#### [Task objective]
What lines in the records below hold the string "site"? Please show them.

#### [Entries shown]
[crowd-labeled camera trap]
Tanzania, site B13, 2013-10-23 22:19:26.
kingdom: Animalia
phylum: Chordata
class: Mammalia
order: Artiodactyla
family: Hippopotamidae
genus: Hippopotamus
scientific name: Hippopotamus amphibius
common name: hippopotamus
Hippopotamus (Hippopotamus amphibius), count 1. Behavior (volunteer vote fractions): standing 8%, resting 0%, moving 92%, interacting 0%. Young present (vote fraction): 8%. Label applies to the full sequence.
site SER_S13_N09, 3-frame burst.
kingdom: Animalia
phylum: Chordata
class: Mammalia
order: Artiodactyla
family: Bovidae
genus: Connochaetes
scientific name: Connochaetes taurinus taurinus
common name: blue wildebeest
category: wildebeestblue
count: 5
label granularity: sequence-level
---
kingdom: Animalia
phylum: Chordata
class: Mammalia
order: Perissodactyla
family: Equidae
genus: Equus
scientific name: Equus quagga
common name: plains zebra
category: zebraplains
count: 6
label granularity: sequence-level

#### [Task solution]
Tanzania, site B13, 2013-10-23 22:19:26.
site SER_S13_N09, 3-frame burst.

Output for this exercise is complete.